EdU Labeling and Reaction

Proliferating cells were labeled as described previously (Zeng et al., 2010). Briefly, mice received intraperitoneal injections of EdU (5-ethynyl-2′-deoxyuridine) at 200 mg/kg body weight. After 1 day and 7 days, mice were sacrificed for immunofluorescence analyses as described below. The EdU reaction was carried out for 2 h at room temperature using a solution containing 50 mM Tris (pH 7.4), 150 mM NaCl, 2 mM CuSO4, 10 μM Alexa Fluor azides, and 10 mM sodium ascorbate (added last).

Histological Analysis

Immunostaining was performed as previously reported (Yamagishi et al., 2019). Briefly, the mice were deeply anesthetized and intracardially perfused with 4% paraformaldehyde in phosphate-buffered saline (PFA/PBS) for 5 min. Brains were dissected, postfixed in 4% PFA/PBS for 10 min, and subsequently immersed in 15 and 30% sucrose/PBS for cryoprotection. After the brains were embedded in optimal cutting temperature compound and frozen at −80°C, sagittal and coronal sections at 20 μm thickness were prepared using a cryostat and stored at −20°C until use. Before staining, the sections were dried, further fixed in 4% PFA/PBS for 10 min, washed with PBS, and permeabilized in 0.3% Triton X-100/PBS for 3 min. Then, the sections were incubated with blocking solution containing 10% donkey serum in 0.1% Triton X-100/PBS for 1 h at room temperature, followed by incubation with primary antibodies in 10% donkey serum/0.1% Triton X-100/PBS overnight at 4°C. The sections were then incubated with Alexa Fluor dye-conjugated secondary antibodies for 30 min at room temperature, followed by nuclear staining with DAPI. The sections were observed, and the images were obtained with a confocal microscope (TCS SP8; Leica, Wetzlar, Germany) in sequential scanning mode for multichannel imaging and with an epifluorescence microscope (IX83; Olympus, Tokyo, Japan) using a tiling scanning function. For hematoxylin and eosin (HE) and Luxol fast blue (LFB) staining, fixed brains were embedded in paraffin, cut into 3-μm-thick sections, and stained with HE or LFB according to standard protocols. The images were obtained with a light microscope (Eclipse E600; Nikon, Tokyo, Japan).

Antibodies

The following primary antibodies were used for immunohistochemistry: rabbit anti-active caspase-3 (1:500; Abcam, Cambridge, United Kingdom), rabbit anti-DCX (1:500; Cell Signaling Technology, Danvers, MA), rabbit anti-glial fibrillary acidic protein (GFAP) (1:500; Agilent, Santa Clara, CA), goat anti-Olig2 (1:50; R&D Systems, Minneapolis, MN), rabbit anti-Iba1 (1:500; Fuji-Wako, Osaka, Japan), rabbit anti-Ki67 (1:500; Abcam), goat anti-MBP (1:500; Santa Cruz Biotechnology, Dallas, TX), rat anti-MBP (1:1,000; Abcam), mouse anti-NeuN (1:100; Merck-Millipore, Burlington, MA), and rat anti-NG2 (1:500; Abcam). The conjugated secondary antibodies were donkey anti-rabbit, anti-rat, anti-mouse, and anti-goat antibodies (Alexa Fluor 488, 568, and 647; Thermo Fisher Scientific, Waltham, MA) at a dilution of 1:500. For the EdU reaction, azide-modified dyes (Alexa Fluor 488 and 594 azide; Thermo Fisher Scientific) were used.

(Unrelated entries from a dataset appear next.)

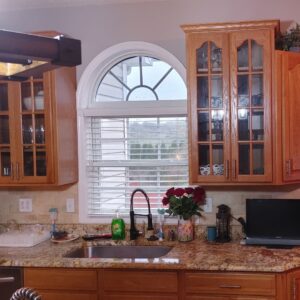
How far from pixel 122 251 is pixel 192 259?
75 centimetres

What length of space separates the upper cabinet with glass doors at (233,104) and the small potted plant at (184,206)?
0.18m

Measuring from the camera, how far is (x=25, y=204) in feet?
12.6

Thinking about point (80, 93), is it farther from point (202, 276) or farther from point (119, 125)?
point (202, 276)

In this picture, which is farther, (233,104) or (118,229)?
(118,229)

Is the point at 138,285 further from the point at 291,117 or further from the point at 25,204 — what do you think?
→ the point at 291,117

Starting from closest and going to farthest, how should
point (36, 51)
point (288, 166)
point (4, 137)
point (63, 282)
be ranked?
point (36, 51), point (63, 282), point (288, 166), point (4, 137)

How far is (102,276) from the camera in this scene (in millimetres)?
2988

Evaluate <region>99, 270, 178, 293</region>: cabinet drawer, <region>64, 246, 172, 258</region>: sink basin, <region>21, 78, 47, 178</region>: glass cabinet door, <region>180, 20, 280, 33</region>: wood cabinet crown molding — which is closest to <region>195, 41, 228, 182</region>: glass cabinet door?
<region>180, 20, 280, 33</region>: wood cabinet crown molding

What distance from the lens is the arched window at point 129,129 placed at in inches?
146

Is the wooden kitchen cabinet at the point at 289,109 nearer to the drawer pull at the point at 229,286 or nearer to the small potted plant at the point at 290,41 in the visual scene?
the small potted plant at the point at 290,41

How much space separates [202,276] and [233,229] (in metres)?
0.73

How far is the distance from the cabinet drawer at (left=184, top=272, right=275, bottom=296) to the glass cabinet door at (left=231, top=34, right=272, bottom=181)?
2.27 feet

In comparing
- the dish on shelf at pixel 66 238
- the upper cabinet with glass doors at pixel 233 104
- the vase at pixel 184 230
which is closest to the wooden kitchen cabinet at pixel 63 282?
the dish on shelf at pixel 66 238

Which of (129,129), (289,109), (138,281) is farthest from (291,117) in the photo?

Quantifications and Statistical Analysis

To quantify proliferated cells, EdU-labeled cells in the OB, RMS, and V-SVZ were counted in three coronal sections for each mouse under an epifluorescence microscope (Eclipse E600) or a confocal microscope (TCS SP8) by capturing 3D images at a 10-μm thickness. Data are presented as means ± standard errors (SEs). Statistical significance was determined by two-sided unpaired Student’s t-tests and a p-value of <0.05.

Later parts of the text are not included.